Железная дорога, железная дорога! А что такое? в чем дело?., неизвестно!

Отвечать что-нибудь на такие фразы или возражать на них — вещь весьма не безопасная, ибо Павел Иваныч и сердится на железную дорогу собственно только потому, что она, наряду с другими явлениями, тоже как будто возражает ему и мешает с прежнею ясностью видеть кругом себя. Софья Васильевна не понимает ничего и молчит.

А Павлу Иванычу легче: его слушают.

Таким образом, у Софьи Васильевны не оказывалось никакой заботы, кроме заботы слушать брюзжания Павла Иваныча, и, следовательно, румянец ее и знакомство с перешейками нашли самый подходящий приют для себя, тем более подходящий, что одеревенение Софьи Васильевны уничтожило и ту тень труда, которая для нее могла заключаться в заботе слушать Павла Иваныча. Она слушала его и не слыхала ничего, и это было отлично.
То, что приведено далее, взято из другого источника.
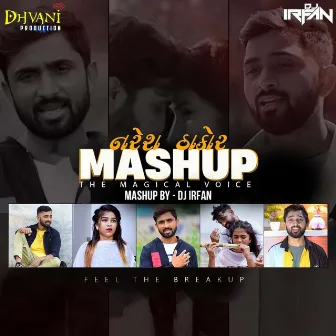 Naresh Thakor Mashup by DJ Irfan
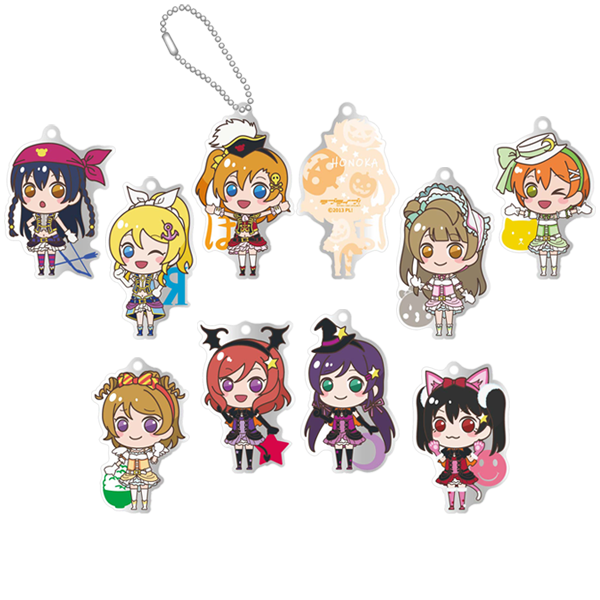 ラブライブ！ アクリルキーホルダー Dancing stars on me! ver.（全９種）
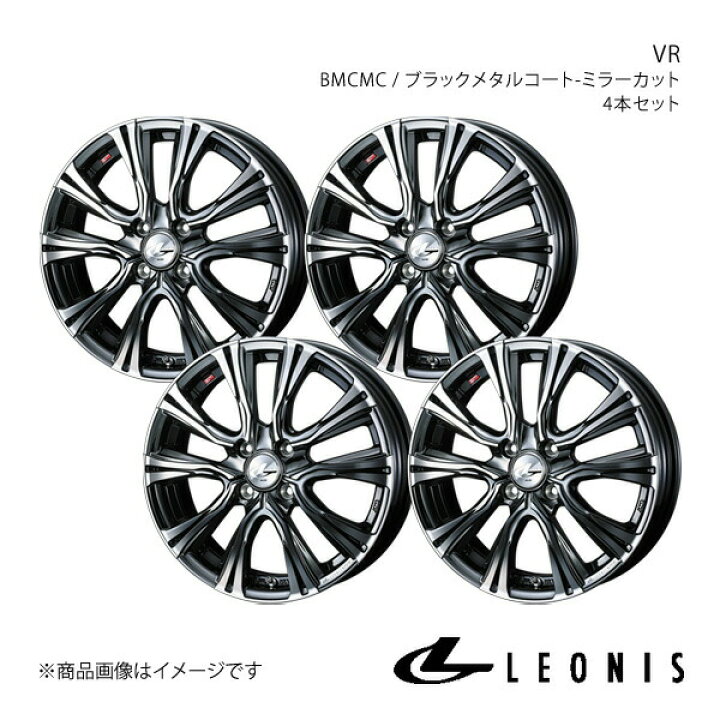 楽天市場】LEONIS/VR ムーヴ LA150系 アルミホイール4本セット【16×5.0 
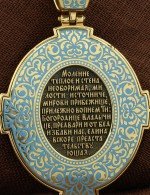 Образок из лимонного золота 585 пробы с эмалью и бивнем мамонта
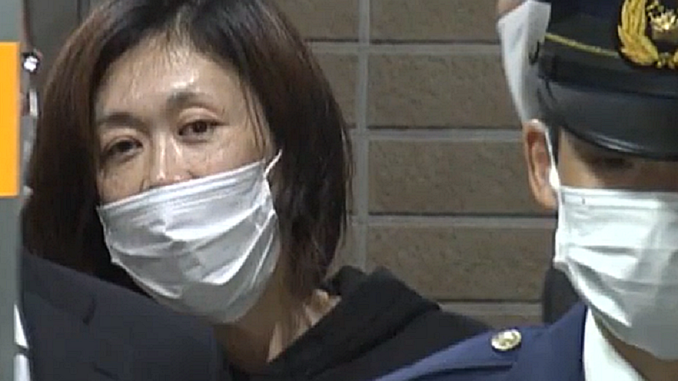 Miyuki Takita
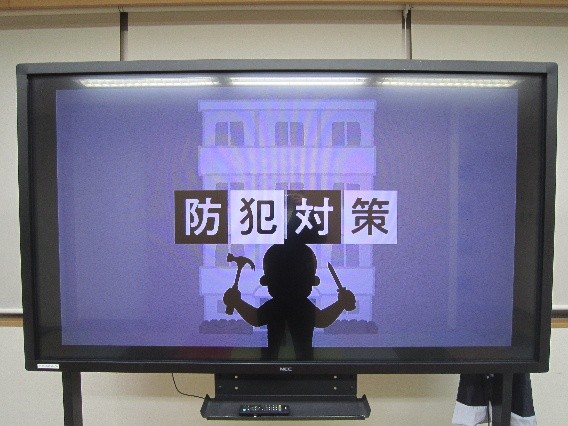 10月の自衛消防訓練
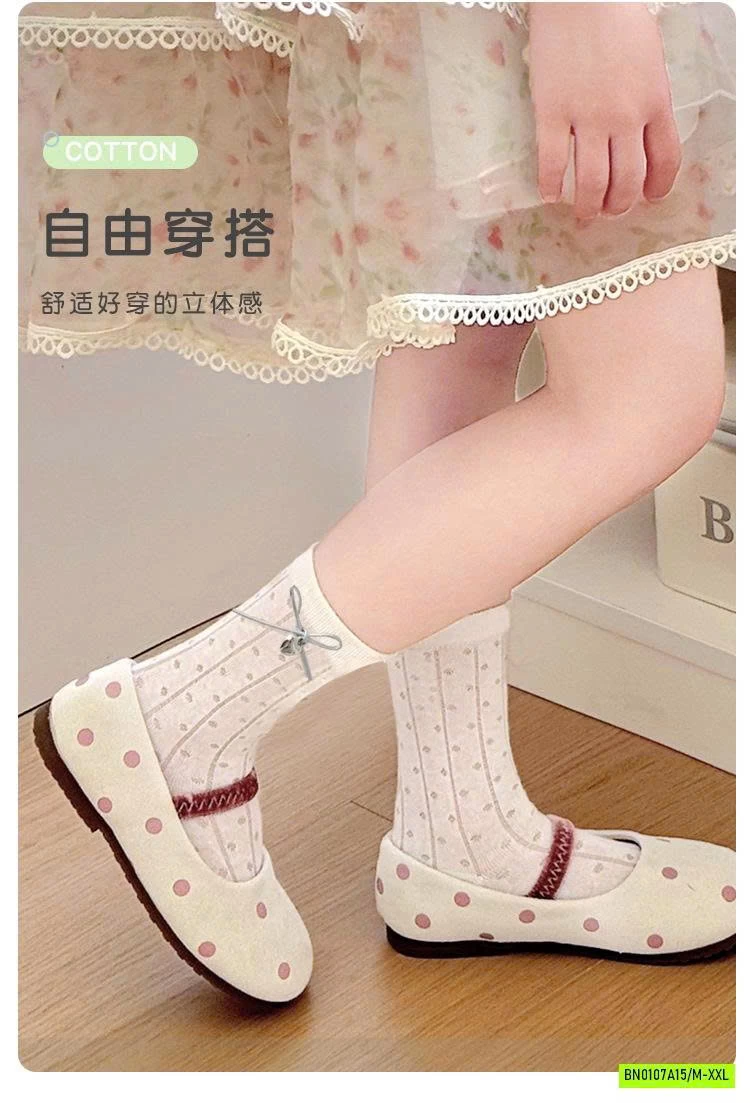 SÉT 3Đ TẤT LƯỚI NƠ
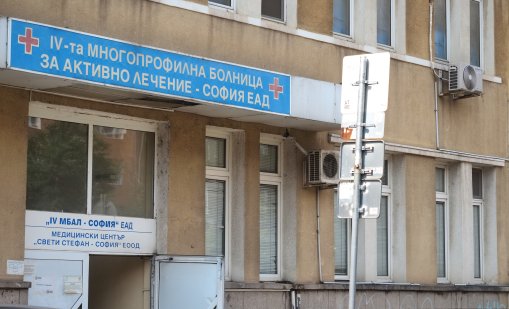 СОС реши да слее Четвърта МБАЛ и Втора МБАЛ в София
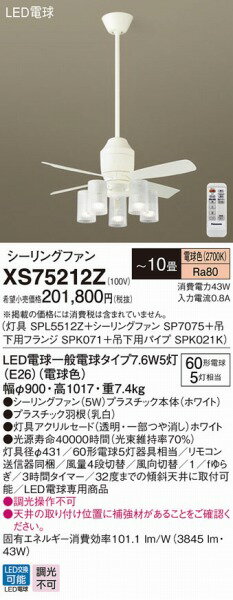 XS75212Z パナソニック シーリングファン おしゃれ 吹き抜け インテリア ～10畳 (XS75212K 相当品) 2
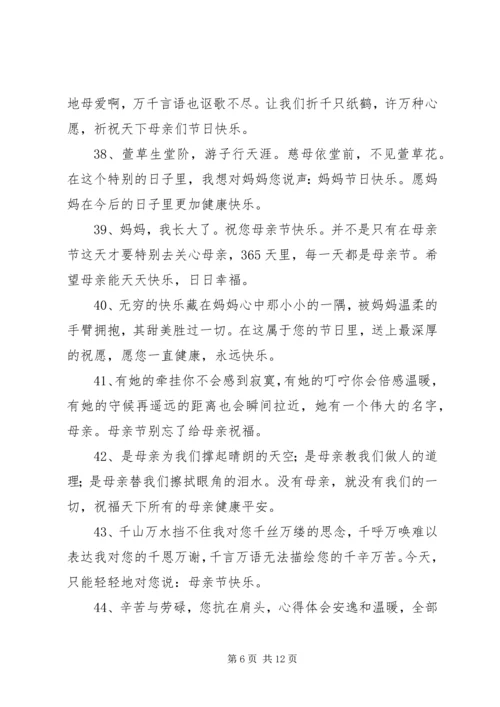 感恩母亲节祝福语.docx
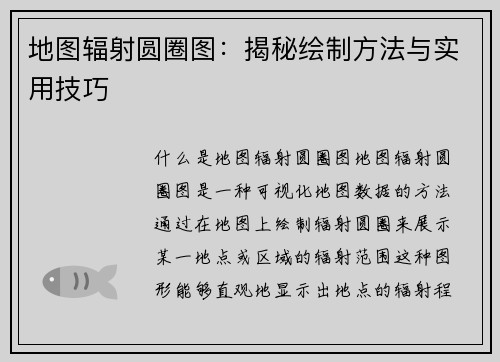 地图辐射圆圈图:揭秘绘制方法与实用技巧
Так и пошла ее райская жизнь.

Избавленная от всяких забот и трудов, Софья Васильевна могла спать, просыпаться, обедать и опять спать: окаменение ее росло и делалось способным воспринять самые раздражающие брюзжания Павла Иваныча, делало их даже незаметными, несмотря на то, что, согласно с беспрестанным наплывом новых явлений, они делались как-то бестолковее и длиннее. Разоренный ум Павла Иваныча, ободренный сначала появлением Софьи Васильевны, с течением времени снова почувствовал потребность подкрепить себя чем-нибудь новым, помимо Софьи Васильевны. Загроможденная железными дорогами, новыми судами, нотариусами и проч., мысль Павла Иваныча выводила его то к необходимости лечиться, ставить банки, пиявки, то к необходимости усерднее прибегнуть к богу и, наконец, совершенно неожиданно для него самого, привела его к убеждению в необходимости построже смотреть за женой. Это было до того ново и до того во власти Павла Иваныча, что ему снова стало покойнее и легче, если он, возвратившись из должности, шепотом спрашивал кухарку:

— Что моя жена… ничего?..

Кухарка передавала об этом барыне; но ей было все равно. Точно так же ей было все равно после того, как Павел Иваныч, в видах нового ободрения самого себя, выказал намерение запирать ее снаружи, упирая дубинкой в дверь, и проч. Она продолжала прозябать, теряла человеческий лик и нрав, теряла с каждым днем даже потребность опрятности, и таким образом получились те результаты райской жизни, которые повергли Надю в величайшее изумление.